## TASK INSTRUCTIONS
Among the entries below, find the lines with "false" and copy them.

Pictures paired with source code:
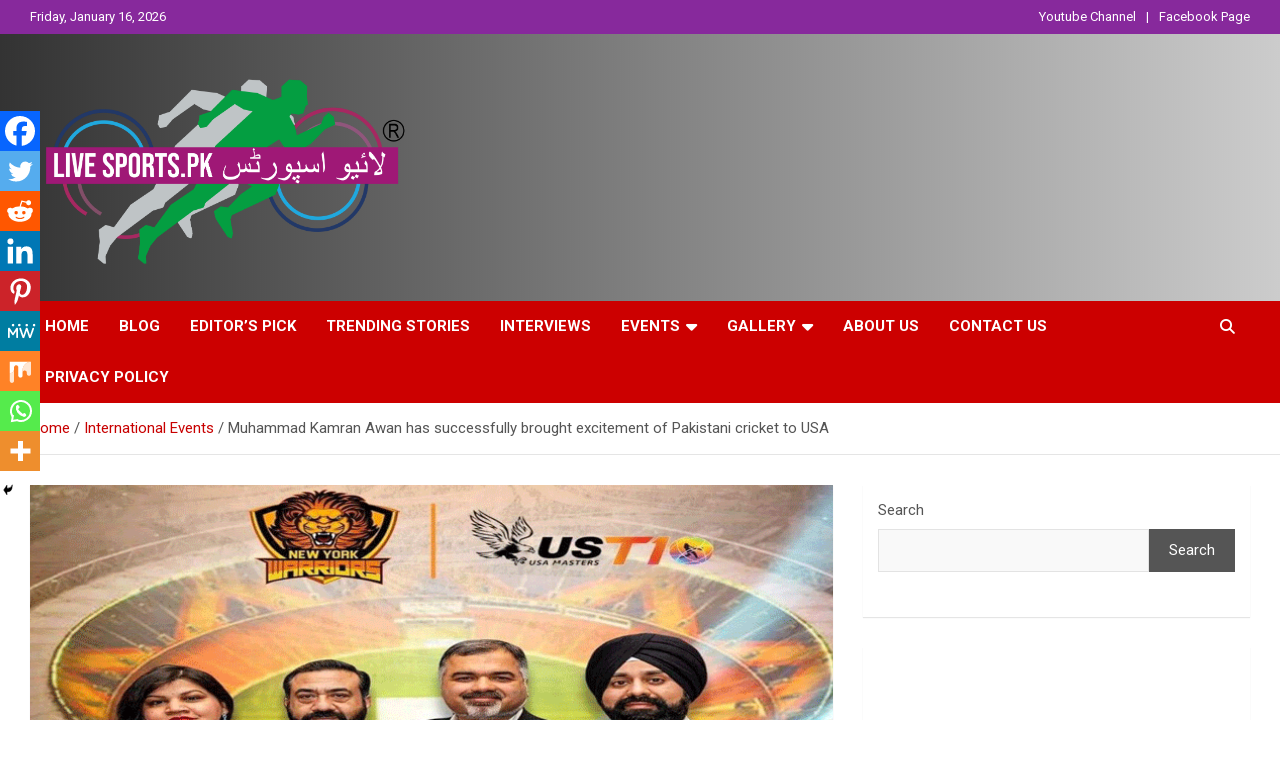

--- FILE ---
content_type: text/html; charset=utf-8
request_url: https://www.google.com/recaptcha/api2/aframe
body_size: 266
content:
<!DOCTYPE HTML><html><head><meta http-equiv="content-type" content="text/html; charset=UTF-8"></head><body><script nonce="VI8ne-O6bfXJ_GAuetsY8g">/** Anti-fraud and anti-abuse applications only. See google.com/recaptcha */ try{var clients={'sodar':'https://pagead2.googlesyndication.com/pagead/sodar?'};window.addEventListener("message",function(a){try{if(a.source===window.parent){var b=JSON.parse(a.data);var c=clients[b['id']];if(c){var d=document.createElement('img');d.src=c+b['params']+'&rc='+(localStorage.getItem("rc::a")?sessionStorage.getItem("rc::b"):"");window.document.body.appendChild(d);sessionStorage.setItem("rc::e",parseInt(sessionStorage.getItem("rc::e")||0)+1);localStorage.setItem("rc::h",'1768589469545');}}}catch(b){}});window.parent.postMessage("_grecaptcha_ready", "*");}catch(b){}</script></body></html>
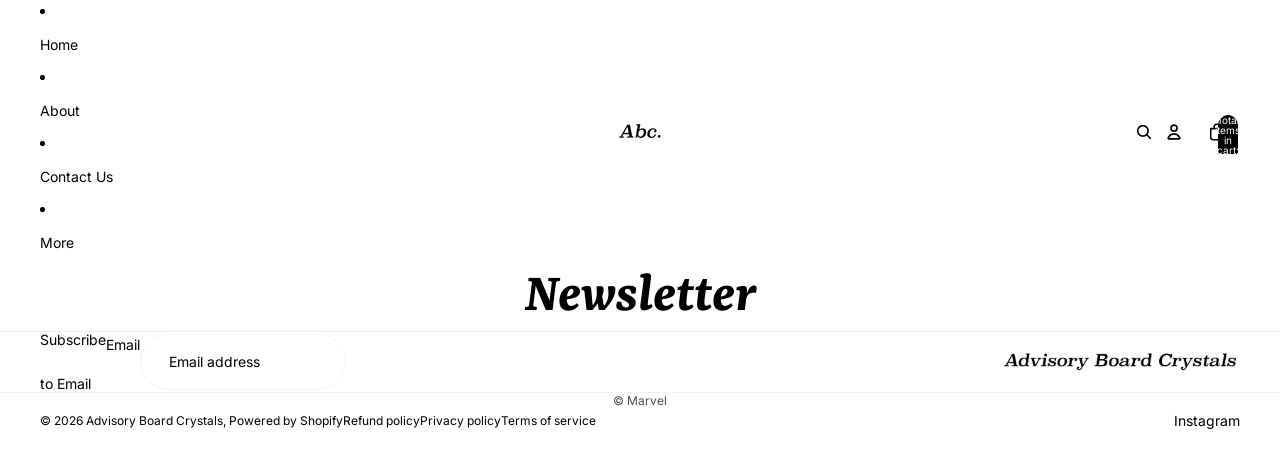

--- FILE ---
content_type: text/plain; charset=utf-8
request_url: https://d-ipv6.mmapiws.com/ant_squire
body_size: 159
content:
advisoryboardcrystals.com;019bf600-1f74-7c22-8a19-76a095b25e2e:652e8b131bcbb42070d87b1149fce5c0d0c2b851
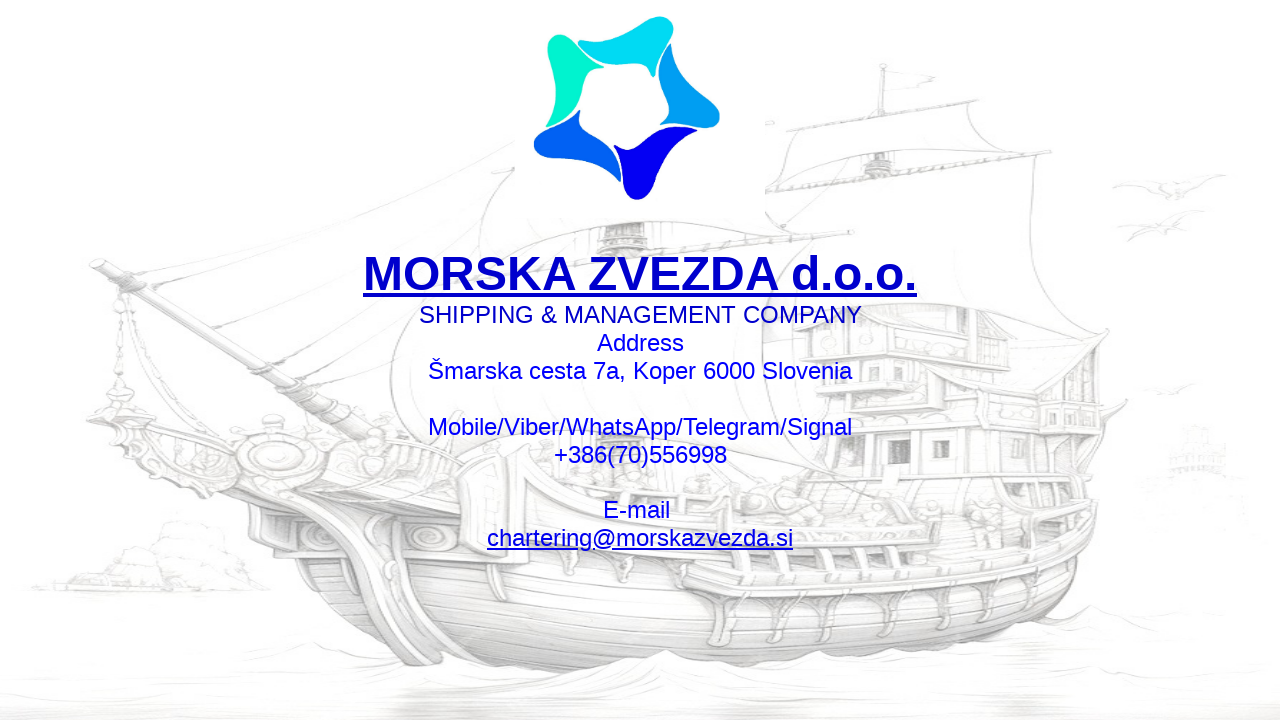

--- FILE ---
content_type: text/html
request_url: http://morskazvezda.si/
body_size: 3075
content:
<html>
<head><meta charset="us-ascii">
	<title>MORSKA ZVEZDA d.o.o.</title>
	<style type="text/css">body {
  background-image: url('background.jpg');
  background-attachment: fixed; 
  background-size: 100% 100%;
}
	</style>
</head>
<body>
<div class="wrap" style="text-align: center;"></div>

<div class="wrap" style="text-align: center;"></div>

<div class="wrap" style="text-align: center;"><span style="font-size:24px;"><span style="font-family:verdana,geneva,sans-serif;"><a href="https://www.facebook.com/morskazvezdadoo"><img alt="" src="/morska zvezda logo.png" style="width: 250px; height: 210px;" /></a></span></span></div>

<div class="wrap" style="text-align: center;"><span style="font-size:24px;"><span style="font-family:verdana,geneva,sans-serif;">&nbsp;</span></span><br />

<span style="color:#0000CD;"><span style="font-size:48px;"><strong><u><span style="font-family:verdana,geneva,sans-serif;">MORSKA ZVEZDA d.o.o.</span></u></strong></span></span></div>

<div class="wrap" style="text-align: center;"><span style="color:#0000CD;"><span style="font-size:24px;"><span style="font-family:verdana,geneva,sans-serif;">SHIPPING &amp; MANAGEMENT COMPANY</span></span></span></div>

<div class="wrap" style="text-align: center;"></div>

<div class="wrap" style="text-align: center;"><span style="color:#0000FF;"><font face="verdana, geneva, sans-serif"><span style="font-size: 24px;">Address</span></font></span></div>

<div class="wrap" style="text-align: center;"></div>

<div class="wrap" style="text-align: center;"><span style="color:#0000FF;"><span style="font-size:24px;"><font face="verdana, geneva, sans-serif">&Scaron;marska cesta 7a,&nbsp;Koper 6000 Slovenia</font></span></span></div>

<div class="wrap" style="text-align: center;"></div>

<div class="wrap" style="text-align: center;"><span style="font-size:24px;"><font face="verdana, geneva, sans-serif">&nbsp;&nbsp;</font></span></div>

<div class="wrap" style="text-align: center;"><span style="color:#0000FF;"><span style="font-size:24px;"><font face="verdana, geneva, sans-serif">Mobile/Viber/WhatsApp/Telegram/Signal</font></span></span></div>

<div class="wrap" style="text-align: center;"><span style="color:#0000FF;"><span style="font-size:24px;"><font face="verdana, geneva, sans-serif">+386(70)556998</font></span></span></div>

<div class="wrap" style="text-align: center;"><span style="font-size:24px;">&nbsp;</span></div>

<div class="wrap" style="text-align: center;"></div>

<div class="wrap" style="text-align: center;"><span style="color:#0000FF;"><span style="font-size:24px;"><font face="verdana, geneva, sans-serif">E-mail&nbsp;</font></span></span></div>

<div class="wrap" style="text-align: center;"><span style="font-size:24px;"><a href="mailto:chartering@morskazvezda.si"><font face="verdana, geneva, sans-serif">chartering@morskazvezda.si</font></a></span></div>

<div class="wrap" style="text-align: center;"><span style="font-size:24px;"><font face="verdana, geneva, sans-serif">&nbsp;</font></span></div>

<div class="wrap" style="text-align: center;"></div>

</html>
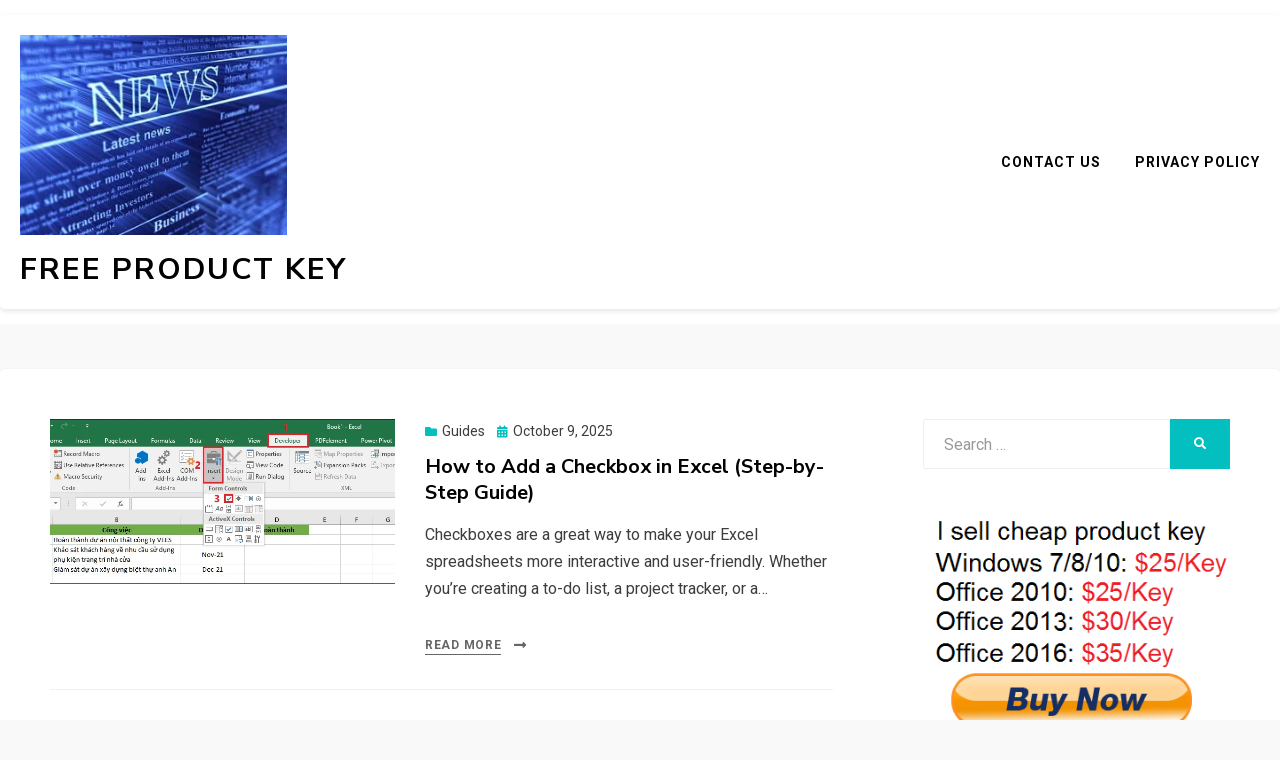

--- FILE ---
content_type: text/javascript
request_url: https://getproductkey.net/wp-content/themes/allium/js/custom.js?ver=1.0
body_size: 880
content:
'use strict';

/*!
 * Custom v1.0
 * Contains handlers for the different site functions
 *
 * Copyright (c) 2013-2019 Allium
 * License: GNU General Public License v2 or later
 * http://www.gnu.org/licenses/gpl-2.0.html
 */

/* global enquire:true */

(function ($) {
  var allium = {

    // Menu
    menuInit: function () {
      // Superfish Menu
      $('ul.sf-menu').superfish({
        delay: 1500,
        animation: { opacity: 'show', height: 'show' },
        speed: 'fast',
        autoArrows: false,
        cssArrows: true
      });
    },

    // Responsive Videos
    responsiveVideosInit: function () {
      $('.entry-content, .sidebar').fitVids();
    },

    // Responsive Menu
    responsiveMenuInit: function () {
      // Clone the Header Menu and remove classes from clone to prevent css issues
      var $headerMenuClone = $('.header-menu').clone().removeAttr('class').addClass('header-menu-responsive');
      $headerMenuClone.removeAttr('style').find('*').each(function (i, e) {
        $(e).removeAttr('style');
      });

      // Responsive Menu Close Button
      var $responsiveMenuClose = $('<div class="header-menu-responsive-close">&times;</div>');

      // Insert the cloned menu before the site content
      $('<div class="site-header-menu-responsive" />').insertBefore('.site-content');
      $headerMenuClone.appendTo('.site-header-menu-responsive');
      $responsiveMenuClose.appendTo('.site-header-menu-responsive');

      // Add dropdown toggle that display child menu items.
      $('.site-header-menu-responsive .page_item_has_children > a, .site-header-menu-responsive .menu-item-has-children > a').append('<button class="dropdown-toggle" aria-expanded="false"/>');
      $('.site-header-menu-responsive .dropdown-toggle').off('click').on('click', function (e) {
        e.preventDefault();
        $(this).toggleClass('toggle-on');
        $(this).parent().next('.children, .sub-menu').toggleClass('toggle-on');
        $(this).attr('aria-expanded', $(this).attr('aria-expanded') === 'false' ? 'true' : 'false');
      });
    },

    // Open Slide Panel - Responsive Mobile Menu
    slidePanelInit: function () {
      // Elements
      var menuResponsive = $('.site-header-menu-responsive');
      var overlayEffect = $('.overlay-effect');
      var menuResponsiveClose = $('.header-menu-responsive-close');

      // Responsive Menu Slide
      $('.toggle-menu-control').off('click').on('click', function (e) {
        // Prevent Default
        e.preventDefault();
        e.stopPropagation();

        // ToggleClass
        menuResponsive.toggleClass('show');
        overlayEffect.toggleClass('open');

        // Add Body Class
        if (overlayEffect.hasClass('open')) {
          $('body').addClass('has-responsive-menu');
        }
      });

      // Responsive Menu Close
      menuResponsiveClose.off('click').on('click', function () {
        allium.slidePanelCloseInit();
      });

      // Overlay Slide Close
      overlayEffect.off('click').on('click', function () {
        allium.slidePanelCloseInit();
      });
    },

    // Close Slide Panel
    slidePanelCloseInit: function () {
      // Elements
      var menuResponsive = $('.site-header-menu-responsive');
      var overlayEffect = $('.overlay-effect');

      // Slide Panel Close Logic
      if (overlayEffect.hasClass('open')) {
        // Remove Body Class
        $('body').removeClass('has-responsive-menu');

        // For Menu
        if (menuResponsive.hasClass('show')) {
          menuResponsive.toggleClass('show');
        }

        // Toggle Overlay Slide
        overlayEffect.toggleClass('open');
      }
    },

    // Media Queries
    mqInit: function () {
      enquire.register('screen and ( max-width: 767px )', {

        deferSetup: true,
        setup: function () {
          // Responsive Menu
          allium.responsiveMenuInit();
        },
        match: function () {
          // Sliding Panels for Menu
          allium.slidePanelInit();

          // Responsive Tables
          $('.entry-content, .sidebar').find('table').wrap('<div class="table-responsive"></div>');
        },
        unmatch: function () {
          // Responsive Menu Close
          allium.slidePanelCloseInit();

          // Responsive Tables Undo
          $('.entry-content, .sidebar').find('table').unwrap('<div class="table-responsive"></div>');
        }

      });
    }

  };

  // Document Ready
  $(document).ready(function () {
    // Menu
    allium.menuInit();

    // Responsive Videos
    allium.responsiveVideosInit();

    // Sliding Panels for Menu and Sidebar
    allium.slidePanelInit();

    // Media Queries
    allium.mqInit();
  });

  // Document Keyup
  $(document).keyup(function (e) {
    // Escape Key
    if (e.keyCode === 27) {
      // Make the escape key to close the slide panel
      allium.slidePanelCloseInit();
    }
  });
})(jQuery);
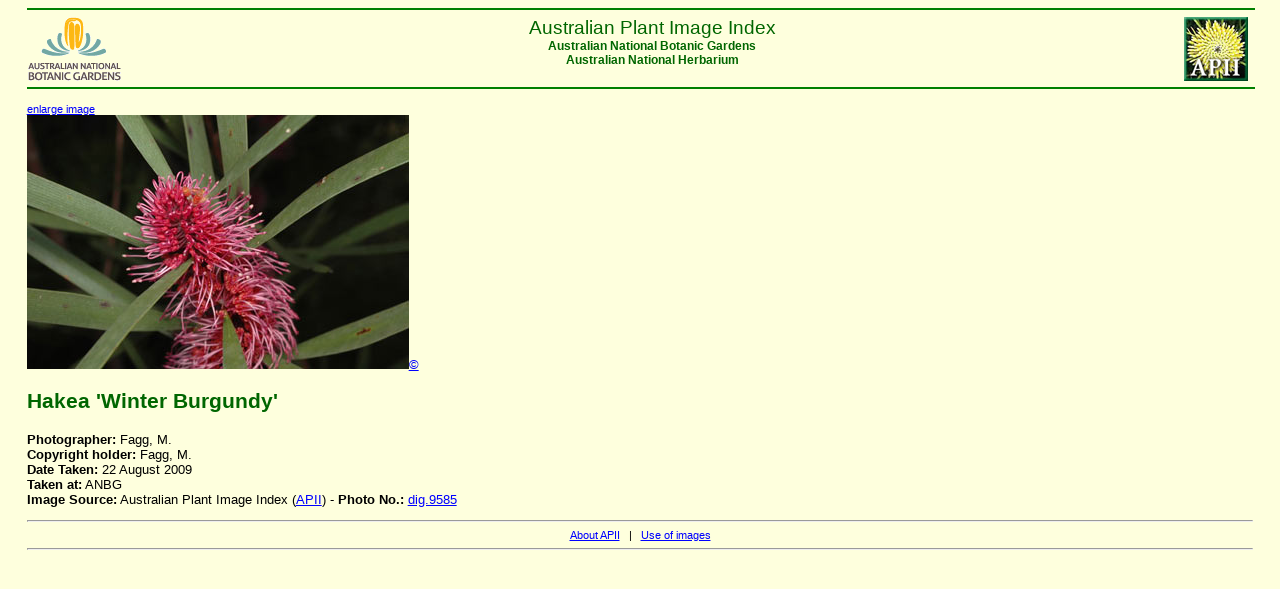

--- FILE ---
content_type: text/html
request_url: https://www.anbg.gov.au/photo/apii/id/dig/9585
body_size: 851
content:
<html>
<head>
<link rel="stylesheet" href="/style/ibis-output.css"  type="text/css">
<title>APII database extract:  photo_class = 'dig' and photo_no = '9585'</title>
</head>
<body>

    <hr color="green" width="100%"/>
    <a href="/photo/image-collection.html">
    <img src="/images/logos/NPPI-button.jpg"
    border="0" hspace="5" align="right" alt="APII logo">
    </a>
    <a href="/index.html">
    <img src="/images/logos/logo_anbg-60.gif"
    align="left" border="0" alt="ANBG logo">
    </a>
    <div class="headercenter" >
    Australian Plant Image Index 
    </div>
    <div class="headersmall" >
    <center>
    Australian National Botanic Gardens <br>
    Australian National Herbarium<br clear=all>
    </center>
    </div>
    <hr color="green"  width="100%"/>
    

<p> <a href="/cgi-bin/phtml?pc=dig&pn=9585&size=3" target="_top"><small>enlarge image</small></br></a><img src="/images/photo_cd/585_FAGG/DSC_20899_2.jpg" alt="APII jpeg image of Hakea 'Winter Burgundy'  &#169; contact APII"><a href=/photo/photo-collection-use.html>&#169;</a>
<h2>Hakea 'Winter Burgundy'</h2><b>Photographer:</b> Fagg, M.<br/><b>Copyright holder:</b> Fagg, M.<br/><b>Date Taken:</b> 22 August 2009<br/><b>Taken at:</b> ANBG<br/><b>Image Source:</b> Australian Plant Image Index  (<a href="/photo/image-collection.html" target="_top">APII</a>) - <b>Photo No.: </b><a href="/cgi-bin/photo?photo_class=dig&photo_no=9585" target="_top">dig.9585</a><br/>

</p>

<hr/>
<div align="center" class="small">
<a href="/photo/image-collection.html"> About APII</a> &nbsp; | &nbsp;
<a href="/photo/photo-collection-use.html">Use of
images</a></div>
<hr/>
<p>&nbsp;</p>

<script>
(function(i,s,o,g,r,a,m){i['GoogleAnalyticsObject']=r;i[r]=i[r]||function(){
(i[r].q=i[r].q||[]).push(arguments)},i[r].l=1*new Date();a=s.createElement(o),
m=s.getElementsByTagName(o)[0];a.async=1;a.src=g;m.parentNode.insertBefore(a,m)
})(window,document,'script','//www.google-analytics.com/analytics.js','ga');

ga('create', 'UA-47960733-2', 'anbg.gov.au');
ga('send', 'pageview');

</script>

</body>
</html>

## EXPECTED ANSWER
        autoArrows: false,
      $('.site-header-menu-responsive .page_item_has_children > a, .site-header-menu-responsive .menu-item-has-children > a').append('<button class="dropdown-toggle" aria-expanded="false"/>');
        $(this).attr('aria-expanded', $(this).attr('aria-expanded') === 'false' ? 'true' : 'false');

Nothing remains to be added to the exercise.